* [Written request A]: From the records below, pick out every line that contains the string "sleeve" and copy each one in full.

* [Text excerpt]:

☆ ☆ ☆ ☆ ☆ ☆ ☆

Willem Jan Otten (born 4 October 1951) is a Dutch prose writer, playwright and poet, who in 2014 won the P. C. Hooft Award for lifetime literary achievement.

Biography
Otten was born in Amsterdam as the son of the musicians Marijke Ferguson and Kees Otten. He spent his youth in the Rivierenbuurt in Amsterdam and in Laren.

He grew up in an atmosphere of moral libertinism. His nonfiction is in part a reflection upon that atmosphere and a polemic with the philosophy behind that atmosphere. He published his first book of poetry in 1973. He has published essays and fiction about euthanasia and played a role in the euthanasia debate in the Netherlands by criticizing the arguments in favour of euthanasia and the freedom of choice in matters of one's own life and death.

In 1999 he published an essay Het wonder van de losse olifanten, een rede tot de ontwikkelden onder de verachters van de christelijke religie ("The miracle of the solitary elephants. Lecture addressed to the cultivated among the despisers of the Christian religion") in which he examined the arguments pro and contra Christian belief. This lecture followed upon his conversion to Roman Catholicism.

Some of his books are translated in Italian, German, French and Swedish. He won the 2005 Libris Prize for Specht en zoon. Otten is married to writer Vonne van der Meer.

Awards 
 1972 - Reina Prinsen Geerligsprijs - Een zwaluw vol zaagsel
 1981 - Herman Gorterprijs -Ik zoek het hier
 1992 - Jan Campertprijs - Paviljoenen
 1994 - Busken Huetprijs - De letterpiloot
 1999 - Constantijn Huygens Prize - collected works
 2005 - Libris Literatuur Prijs - Specht en zoon
 2007 - Honorary degree in theology from Utrecht University.

☆ ☆ ☆ ☆ ☆ ☆ ☆

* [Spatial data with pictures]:
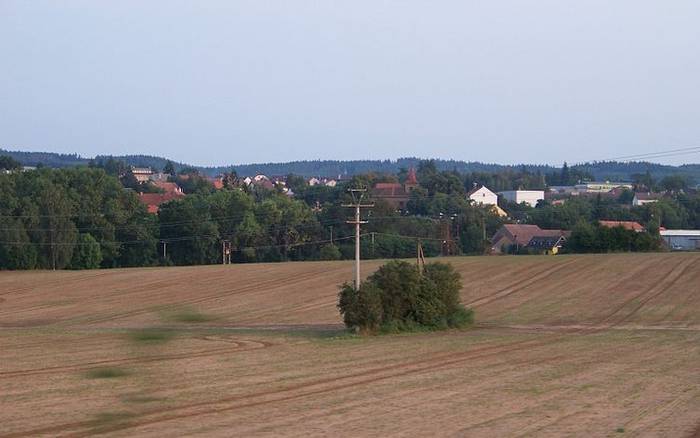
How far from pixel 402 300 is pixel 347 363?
15.2 metres

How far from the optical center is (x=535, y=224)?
6191 inches

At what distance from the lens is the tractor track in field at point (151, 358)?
198 inches

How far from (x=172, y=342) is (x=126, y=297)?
2600 inches

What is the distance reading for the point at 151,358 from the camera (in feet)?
16.6

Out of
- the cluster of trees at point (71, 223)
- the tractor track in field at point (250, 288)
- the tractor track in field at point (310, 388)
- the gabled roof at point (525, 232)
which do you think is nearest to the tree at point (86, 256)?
the cluster of trees at point (71, 223)

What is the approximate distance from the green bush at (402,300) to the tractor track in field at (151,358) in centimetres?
553

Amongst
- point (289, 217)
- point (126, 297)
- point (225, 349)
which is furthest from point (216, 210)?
point (225, 349)

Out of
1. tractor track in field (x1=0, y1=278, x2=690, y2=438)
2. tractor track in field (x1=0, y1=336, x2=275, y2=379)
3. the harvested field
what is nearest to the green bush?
the harvested field

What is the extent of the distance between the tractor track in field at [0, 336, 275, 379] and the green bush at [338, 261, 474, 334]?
5534mm

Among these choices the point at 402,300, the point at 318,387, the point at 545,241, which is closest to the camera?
the point at 318,387

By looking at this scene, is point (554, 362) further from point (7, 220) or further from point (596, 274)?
point (7, 220)

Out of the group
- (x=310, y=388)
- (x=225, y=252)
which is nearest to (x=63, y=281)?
(x=225, y=252)

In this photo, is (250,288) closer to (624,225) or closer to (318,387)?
(624,225)

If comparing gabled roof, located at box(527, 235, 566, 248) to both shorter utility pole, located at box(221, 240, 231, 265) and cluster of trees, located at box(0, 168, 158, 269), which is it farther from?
cluster of trees, located at box(0, 168, 158, 269)
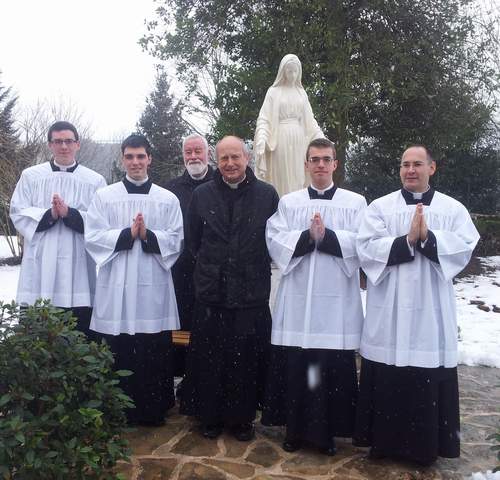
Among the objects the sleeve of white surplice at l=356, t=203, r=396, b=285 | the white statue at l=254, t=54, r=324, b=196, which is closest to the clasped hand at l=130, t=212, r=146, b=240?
the sleeve of white surplice at l=356, t=203, r=396, b=285

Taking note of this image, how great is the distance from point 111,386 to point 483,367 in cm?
500

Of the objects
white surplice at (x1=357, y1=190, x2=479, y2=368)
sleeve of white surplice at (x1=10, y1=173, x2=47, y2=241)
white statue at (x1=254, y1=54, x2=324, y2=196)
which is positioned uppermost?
white statue at (x1=254, y1=54, x2=324, y2=196)

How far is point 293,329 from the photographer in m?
4.07

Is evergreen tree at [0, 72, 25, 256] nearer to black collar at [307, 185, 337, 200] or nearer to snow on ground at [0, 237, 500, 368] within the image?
snow on ground at [0, 237, 500, 368]

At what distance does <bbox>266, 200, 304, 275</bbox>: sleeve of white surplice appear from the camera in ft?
13.4

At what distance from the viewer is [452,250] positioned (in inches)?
150

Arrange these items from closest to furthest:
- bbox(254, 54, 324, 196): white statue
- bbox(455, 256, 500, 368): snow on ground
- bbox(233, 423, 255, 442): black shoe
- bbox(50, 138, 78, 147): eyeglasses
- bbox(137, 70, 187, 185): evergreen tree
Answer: bbox(233, 423, 255, 442): black shoe < bbox(50, 138, 78, 147): eyeglasses < bbox(254, 54, 324, 196): white statue < bbox(455, 256, 500, 368): snow on ground < bbox(137, 70, 187, 185): evergreen tree

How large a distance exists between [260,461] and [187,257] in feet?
6.52

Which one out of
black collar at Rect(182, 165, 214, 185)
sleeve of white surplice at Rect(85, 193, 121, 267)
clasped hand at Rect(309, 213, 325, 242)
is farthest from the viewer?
black collar at Rect(182, 165, 214, 185)

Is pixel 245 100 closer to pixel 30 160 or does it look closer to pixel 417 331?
pixel 30 160

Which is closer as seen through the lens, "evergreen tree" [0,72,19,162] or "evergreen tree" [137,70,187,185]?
"evergreen tree" [0,72,19,162]

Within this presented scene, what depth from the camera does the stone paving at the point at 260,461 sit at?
12.5ft

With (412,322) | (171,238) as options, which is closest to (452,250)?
(412,322)

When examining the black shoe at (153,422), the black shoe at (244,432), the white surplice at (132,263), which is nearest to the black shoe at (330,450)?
the black shoe at (244,432)
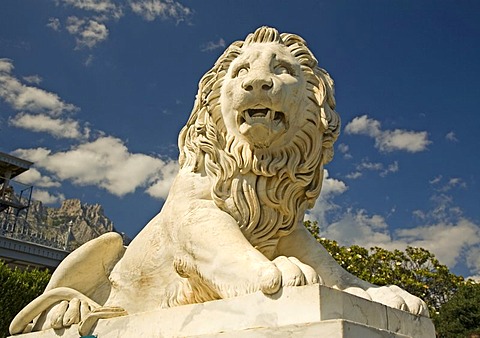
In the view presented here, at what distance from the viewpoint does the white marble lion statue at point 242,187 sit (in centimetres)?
336

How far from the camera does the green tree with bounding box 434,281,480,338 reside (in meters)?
21.8

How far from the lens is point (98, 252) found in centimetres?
452

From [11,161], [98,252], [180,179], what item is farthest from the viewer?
[11,161]

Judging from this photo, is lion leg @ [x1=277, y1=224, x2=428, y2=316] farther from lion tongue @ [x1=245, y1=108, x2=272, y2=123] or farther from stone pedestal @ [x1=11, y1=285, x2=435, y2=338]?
lion tongue @ [x1=245, y1=108, x2=272, y2=123]

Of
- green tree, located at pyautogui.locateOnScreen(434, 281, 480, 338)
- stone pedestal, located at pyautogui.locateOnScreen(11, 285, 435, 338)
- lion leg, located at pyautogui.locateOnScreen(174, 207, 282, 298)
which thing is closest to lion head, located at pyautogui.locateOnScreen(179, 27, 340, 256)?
lion leg, located at pyautogui.locateOnScreen(174, 207, 282, 298)

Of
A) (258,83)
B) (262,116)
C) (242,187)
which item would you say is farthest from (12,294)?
(258,83)

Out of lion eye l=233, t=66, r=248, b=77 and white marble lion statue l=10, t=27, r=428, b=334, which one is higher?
lion eye l=233, t=66, r=248, b=77

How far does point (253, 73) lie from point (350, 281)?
1514 millimetres

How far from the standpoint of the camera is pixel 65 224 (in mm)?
51312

☆ ☆ ☆ ☆ ☆ ☆ ☆

* [Written request B]: Resume the Willem Jan Otten biography above, beginning immediately after its final line.

* [Exercise answer A]:
Among the objects the sleeve of white surplice at l=356, t=203, r=396, b=285 | the white statue at l=254, t=54, r=324, b=196, which is closest to the clasped hand at l=130, t=212, r=146, b=240?
the sleeve of white surplice at l=356, t=203, r=396, b=285
sleeve of white surplice at (x1=10, y1=173, x2=47, y2=241)
At what distance does <bbox>266, 200, 304, 275</bbox>: sleeve of white surplice appear from the camera in ft?
sleeve of white surplice at Rect(85, 193, 121, 267)

* [Exercise answer B]:
 2014 - P. C. Hooft Award

Bibliography 
 Een zwaluw vol zaagsel, 1973 (poetry)
 Het keurslijf, 1974 (poetry)
 De eend. Een epyllion, 1975 (poetry)
 Het ruim, 1976 (poetry)
 Henry II, 1978 (toneelstuk)
 Ik zoek het hier, 1980 (poetry)
 Een sneeuw, 1983 (play)
 Een man van horen zeggen, 1984 (novel)
 Denken is een lust, 1985 (essay)
 Lichaam & blik, 1986 (play)
 Na de nachttrein, 1988 (poetry)
 Boek en film, 1989 (essay)
 Het museum van licht, 1991 (essays about film)
 Paviljoenen, 1991 -  (poetry)
 De wijde blik, 1992 (novel)
 De letterpiloot, 1994 -  (essays)
 Ons mankeert niets, 1994 -  (novel)
 De fuik van Pascal, 1997 (essay)
 De nacht van de pauw, 1997 (play)
 Eindaugustuswind, 1998 (poetry)
 Het wonder van de losse olifanten, 1999 (essay)
 Oude mensen, 1999 (play)
 Eerdere gedichten, 2000 (poetry)
 Op de hoge, 2003 (poetry)
 Braambos, 2004 (play)
 Specht en zoon, 2004 (novel)
 Een sneeuw en meer toneel, 2006 (play)
 Alexander, 2006 (play)
 Waarom komt u ons hinderen, 2006 (essays)
 Welkom, 2008 (poetry)
 De bedoeling van verbeelding. Zomerdagboek, gevolgd door zes gedichten, 2008 (diary, poetry)
 Onze Lieve Vrouwe van de Schemering. Essays over poëzie, film en geloof, 2009 (essays)
 De genadeklap, 2017 (poetry)

References

External links 
 
 Willem Jan Otten in the Digital Library of Dutch Literature (DBNL)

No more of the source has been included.